Il laboratorio di Unity era dedicato a DOTS, una nuova tecnologia che permette lo sviluppo di app, facilitando il processo di scrittura in gruppo del codice e quindi permettendo di lavorare con più facilità su progetti complessi. Questo particolare sistema è stato disegnato per i gruppi di lavoro particolarmente numerosi. Pensato inizialmente per i programmatori, questo nuovo sistema è stato presentato alla comunità degli sviluppatori di videogiochi proprio attraverso la piattaforma di Codemotion.

Il laboratorio di IBM era invece incentrato su un motore di intelligenza artificiale (Watson), che gli sviluppatori dell’azienda hanno presentato a un gruppo di partecipanti. Per accedere a questo laboratorio non era necessario avere esperienza nella scrittura di codice. Era infatti possibile cimentarsi direttamente con l’utilizzo della piattaforma. Il laboratorio era incentrato sulla programmazione di un chatbot, ovvero di un’algoritmo di intelligenza artificiale in grado di gestire autonomamente una “conversazione” via chat con un utente umano, per esempio rispondendo a domande e fornendo informazioni. Questo genere di strumenti sono molto utilizzati dalle aziende, per migliorare l’efficienza e la rapidità dell’assistenza al cliente. Lo scopo è quello di liberare l’operatore umano dalle incombenze di semplice risoluzione (come, per esempio, fornire ai clienti informazioni sugli orari di apertura di un negozio o sulla disponibilità di certi articoli in magazzino), permettendogli così di concentrarsi sui problemi complessi, fornendo un servizio migliore ai clienti con necessità più articolate.

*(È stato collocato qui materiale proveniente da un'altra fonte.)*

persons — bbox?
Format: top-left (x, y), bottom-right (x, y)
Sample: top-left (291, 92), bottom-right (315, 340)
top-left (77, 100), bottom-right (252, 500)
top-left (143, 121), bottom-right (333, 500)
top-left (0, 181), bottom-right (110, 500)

Questo tipo di eventi, che permettono anche a chi non ha una grande esperienza di programmazione di esaminare e comprendere i meccanismi dell’intelligenza artificiale, sono occasioni uniche e fondamentali nel clima contemporaneo. In un momento in cui i dati sono la risorsa più preziosa in circolazione e vengono acquisiti e analizzati in massa e in modo automatizzato, la conoscenza diventa un’arma di importanza vitale nelle mani degli utenti e soprattutto di coloro che hanno a cuore l’utilizzo etico delle informazioni. Un contesto come quello di Codemotion, che considera l’etica e la dimensione umana come parametri fondamentali per guidare l’uso della tecnologia, rappresenta l’occasione di approfondimento ideale di temi caldissimi dei nostri tempi, come il ruolo dell’AI nelle imprese commerciali, la protezione dei dati, il diritto alla privacy e le applicazioni di utilità sociale delle nuove tecnologie.